WHAT YOU SHOULD DO: Reproduce the email excerpt below about Git and file modification times word for word, in full.

W dniu śro, 25.04.2018 o godzinie 11∶18 -0400, użytkownik Marc Branchaud
napisał:
> On 2018-04-25 04:48 AM, Junio C Hamano wrote:
> > "Robin H. Johnson" <robb...@gentoo.org> writes:
> > 
> > > In the thread from 6 years ago, you asked about tar's behavior for
> > > mtimes. 'tar xf' restores mtimes from the tar archive, so relative
> > > ordering after restore would be the same, and would only rebuild if the
> > > original source happened to be dirty.
> > > 
> > > This behavior is already non-deterministic in Git, and would be improved
> > > by the patch.
> > 
> > But Git is not an archiver (tar), but is a source code control
> > system, so I do not think we should spend any extra cycles to
> > "improve" its behaviour wrt the relative ordering, at least for the
> > default case.  Only those who rely on having build artifact *and*
> > source should pay the runtime (and preferrably also the
> > maintainance) cost.
> 
> Anyone who uses "make" or some other mtime-based tool is affected by 
> this.  I agree that it's not "Everyone" but it sure is a lot of people.

PROVIDED MATERIAL:
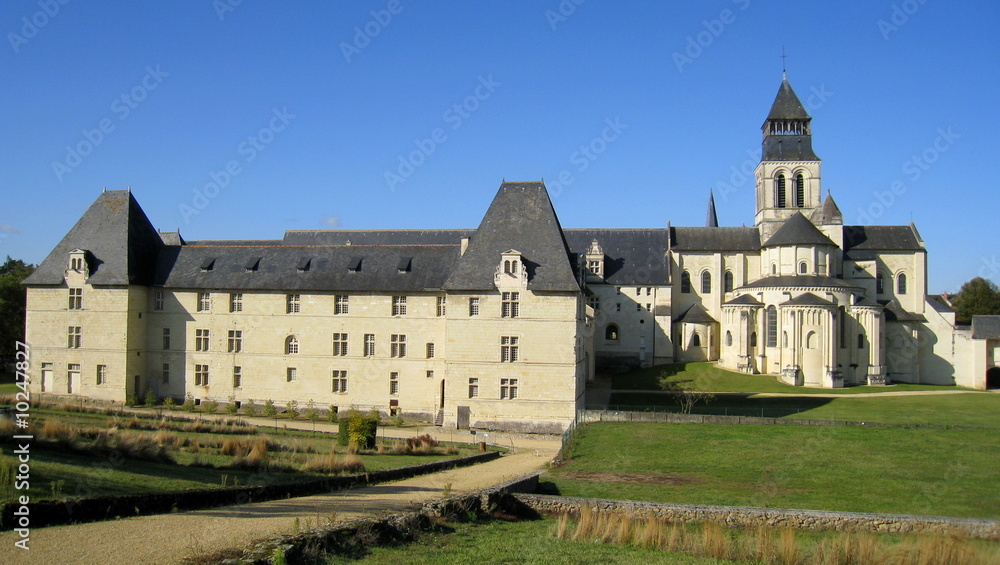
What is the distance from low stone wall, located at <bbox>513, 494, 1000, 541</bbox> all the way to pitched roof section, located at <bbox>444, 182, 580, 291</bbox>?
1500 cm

COMPLETED TASK:
W dniu śro, 25.04.2018 o godzinie 11∶18 -0400, użytkownik Marc Branchaud
napisał:
> On 2018-04-25 04:48 AM, Junio C Hamano wrote:
> > "Robin H. Johnson" <robb...@gentoo.org> writes:
> > 
> > > In the thread from 6 years ago, you asked about tar's behavior for
> > > mtimes. 'tar xf' restores mtimes from the tar archive, so relative
> > > ordering after restore would be the same, and would only rebuild if the
> > > original source happened to be dirty.
> > > 
> > > This behavior is already non-deterministic in Git, and would be improved
> > > by the patch.
> > 
> > But Git is not an archiver (tar), but is a source code control
> > system, so I do not think we should spend any extra cycles to
> > "improve" its behaviour wrt the relative ordering, at least for the
> > default case.  Only those who rely on having build artifact *and*
> > source should pay the runtime (and preferrably also the
> > maintainance) cost.
> 
> Anyone who uses "make" or some other mtime-based tool is affected by 
> this.  I agree that it's not "Everyone" but it sure is a lot of people.